What is Benford's Law?
Benford's Law, or the First-Digit Law, posits that in many naturally occurring collections of numbers, the leading digit is likely to be small. For instance, the number 1 appears as the first digit about 30% of the time, while higher numbers like 9 appear as the first digit less frequently, around 5% of the time. This counterintuitive phenomenon applies across various domains, from financial accounts to street addresses.
The Experiment
The dataset in focus was a collection of supermarket sales figures. To analyze this data, I decided to use Benford's Law as a litmus test for the numbers' authenticity. The hypothesis was simple: if the sales data conformed closely to Benford's distribution, it would likely be legitimate. However, a significant deviation could hint at manipulation or anomalies.
Handling Numbers Below 1
A unique challenge arose when dealing with numbers smaller than 1. These numbers, such as 0.876, initially led to a '0' as their leading digit, which is not covered in Benford's Law. This presented a problem: how do you apply a law based on leading digits starting from 1 to 9 to numbers that apparently start with 0?
Solution:
I devised a method to extract the first non-zero digit from these numbers. Here's a snippet of the Python code that made it possible:
def extract_leading_digit(num):
num = abs(num) # Handle negative numbers
while num < 1 and num != 0:
num *= 10
return int(str(num)[0])
df['leading_digit'] = df['sales_column'].apply(extract_leading_digit)
Analysis and Results
Once every number had a valid leading digit, I compared their distribution against the expected frequencies from Benford's Law:
import numpy as np
import pandas as pd
import matplotlib.pyplot as plt
# Expected frequencies based on Benford's Law
expected_frequencies = np.log10(1 + 1/np.arange(1, 10))
# Observed frequencies in the dataset
observed_frequencies = df['leading_digit'].value_counts(normalize=True)
observed_frequencies = observed_frequencies.reindex(np.arange(1, 10), fill_value=0)
# Plotting
plt.figure(figsize=(10, 6))
plt.bar(np.arange(1, 10) - 0.15, observed_frequencies, width=0.3, label='Observed')
plt.bar(np.arange(1, 10) + 0.15, expected_frequencies, width=0.3, label='Benford')

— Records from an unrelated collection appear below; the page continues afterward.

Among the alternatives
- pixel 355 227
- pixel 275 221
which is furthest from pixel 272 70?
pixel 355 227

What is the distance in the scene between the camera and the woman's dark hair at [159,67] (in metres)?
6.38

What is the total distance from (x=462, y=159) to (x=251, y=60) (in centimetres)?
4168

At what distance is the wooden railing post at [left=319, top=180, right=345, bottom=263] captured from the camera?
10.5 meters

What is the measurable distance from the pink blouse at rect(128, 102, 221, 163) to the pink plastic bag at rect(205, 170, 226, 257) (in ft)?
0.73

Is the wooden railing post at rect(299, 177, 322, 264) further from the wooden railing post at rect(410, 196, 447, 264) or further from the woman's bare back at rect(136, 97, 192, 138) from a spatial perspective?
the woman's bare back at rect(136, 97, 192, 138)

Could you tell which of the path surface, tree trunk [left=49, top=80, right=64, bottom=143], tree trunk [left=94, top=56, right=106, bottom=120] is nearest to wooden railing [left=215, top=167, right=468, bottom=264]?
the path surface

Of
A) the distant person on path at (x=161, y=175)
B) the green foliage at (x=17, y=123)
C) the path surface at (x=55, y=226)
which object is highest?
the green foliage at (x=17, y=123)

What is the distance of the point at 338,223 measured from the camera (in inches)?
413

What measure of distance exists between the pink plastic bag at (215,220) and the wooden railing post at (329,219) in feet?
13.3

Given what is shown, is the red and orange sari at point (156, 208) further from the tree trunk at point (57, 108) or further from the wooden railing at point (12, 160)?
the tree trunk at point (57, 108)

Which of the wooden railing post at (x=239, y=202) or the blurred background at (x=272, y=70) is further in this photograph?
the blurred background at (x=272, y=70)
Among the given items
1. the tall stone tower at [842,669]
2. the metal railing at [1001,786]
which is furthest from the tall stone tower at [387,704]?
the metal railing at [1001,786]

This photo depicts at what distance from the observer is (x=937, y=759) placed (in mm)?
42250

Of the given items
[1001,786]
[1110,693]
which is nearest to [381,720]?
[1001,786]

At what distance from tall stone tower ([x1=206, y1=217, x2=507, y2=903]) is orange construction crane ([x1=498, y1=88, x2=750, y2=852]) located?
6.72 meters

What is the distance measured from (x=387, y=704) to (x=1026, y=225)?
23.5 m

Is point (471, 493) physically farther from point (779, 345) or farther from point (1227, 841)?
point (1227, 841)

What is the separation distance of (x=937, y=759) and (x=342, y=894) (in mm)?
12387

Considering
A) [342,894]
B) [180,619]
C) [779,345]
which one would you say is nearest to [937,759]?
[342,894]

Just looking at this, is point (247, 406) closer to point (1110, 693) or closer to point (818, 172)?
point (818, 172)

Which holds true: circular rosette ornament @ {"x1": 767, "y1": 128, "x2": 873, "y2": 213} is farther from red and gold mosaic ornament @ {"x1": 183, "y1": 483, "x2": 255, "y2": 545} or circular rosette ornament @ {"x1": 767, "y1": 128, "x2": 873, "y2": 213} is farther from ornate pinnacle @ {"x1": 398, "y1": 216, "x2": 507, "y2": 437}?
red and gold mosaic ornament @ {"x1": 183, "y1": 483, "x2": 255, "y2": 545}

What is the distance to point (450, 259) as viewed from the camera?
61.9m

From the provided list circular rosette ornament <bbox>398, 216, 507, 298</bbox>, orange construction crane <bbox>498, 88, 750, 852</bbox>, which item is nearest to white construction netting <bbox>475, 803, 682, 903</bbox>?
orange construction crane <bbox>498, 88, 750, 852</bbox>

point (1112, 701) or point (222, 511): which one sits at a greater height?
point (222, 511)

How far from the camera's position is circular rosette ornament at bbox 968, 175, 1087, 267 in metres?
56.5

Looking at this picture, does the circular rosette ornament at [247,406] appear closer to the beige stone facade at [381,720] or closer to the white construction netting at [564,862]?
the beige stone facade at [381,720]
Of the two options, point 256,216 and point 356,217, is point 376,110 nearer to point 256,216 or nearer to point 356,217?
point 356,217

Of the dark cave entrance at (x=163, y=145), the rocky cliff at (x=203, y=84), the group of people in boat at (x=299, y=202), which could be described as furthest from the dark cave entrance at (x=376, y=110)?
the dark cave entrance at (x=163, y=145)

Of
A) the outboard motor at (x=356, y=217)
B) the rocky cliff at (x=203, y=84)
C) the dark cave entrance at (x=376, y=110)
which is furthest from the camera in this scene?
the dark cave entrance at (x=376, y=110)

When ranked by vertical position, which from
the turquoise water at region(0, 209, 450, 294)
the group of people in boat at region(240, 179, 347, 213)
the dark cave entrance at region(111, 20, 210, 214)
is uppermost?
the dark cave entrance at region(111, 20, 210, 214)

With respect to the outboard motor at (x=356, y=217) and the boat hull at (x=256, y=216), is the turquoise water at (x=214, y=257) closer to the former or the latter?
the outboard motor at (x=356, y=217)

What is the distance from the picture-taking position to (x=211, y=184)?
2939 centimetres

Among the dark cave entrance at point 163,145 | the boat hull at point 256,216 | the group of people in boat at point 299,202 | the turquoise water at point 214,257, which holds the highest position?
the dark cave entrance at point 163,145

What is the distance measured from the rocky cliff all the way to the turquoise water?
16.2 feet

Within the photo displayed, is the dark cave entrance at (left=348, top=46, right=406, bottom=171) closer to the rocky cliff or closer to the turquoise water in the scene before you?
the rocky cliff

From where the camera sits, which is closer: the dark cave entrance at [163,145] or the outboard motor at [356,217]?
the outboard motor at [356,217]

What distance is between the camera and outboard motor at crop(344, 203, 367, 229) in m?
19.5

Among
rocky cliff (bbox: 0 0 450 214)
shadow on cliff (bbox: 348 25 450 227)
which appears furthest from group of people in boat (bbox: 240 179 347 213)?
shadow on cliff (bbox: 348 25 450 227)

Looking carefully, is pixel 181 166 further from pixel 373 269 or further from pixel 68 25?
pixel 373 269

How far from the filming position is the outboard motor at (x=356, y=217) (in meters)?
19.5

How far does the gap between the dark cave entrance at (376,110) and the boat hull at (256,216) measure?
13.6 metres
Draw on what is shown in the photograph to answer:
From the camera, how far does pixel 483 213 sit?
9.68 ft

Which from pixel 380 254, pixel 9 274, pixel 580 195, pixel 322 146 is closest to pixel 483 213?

plt.xticks(np.arange(1, 10))
plt.xlabel('Leading Digit')
plt.ylabel('Frequency')
plt.legend()
plt.title("Benford's Law Analysis of Supermarket Sales Data")
plt.show()
The sales data showed a remarkable alignment with Benford's Law, suggesting the figures were likely genuine and free from overt manipulation.
Conclusion
This experiment was a profound reminder of the power of statistical analysis in validating and understanding real-world data. By adapting methods to handle specific data characteristics (like numbers below 1) and using Benford's Law, we can uncover deeper insights and ensure data integrity. It's a testament to the synergy between mathematics and the ever-evolving world of data.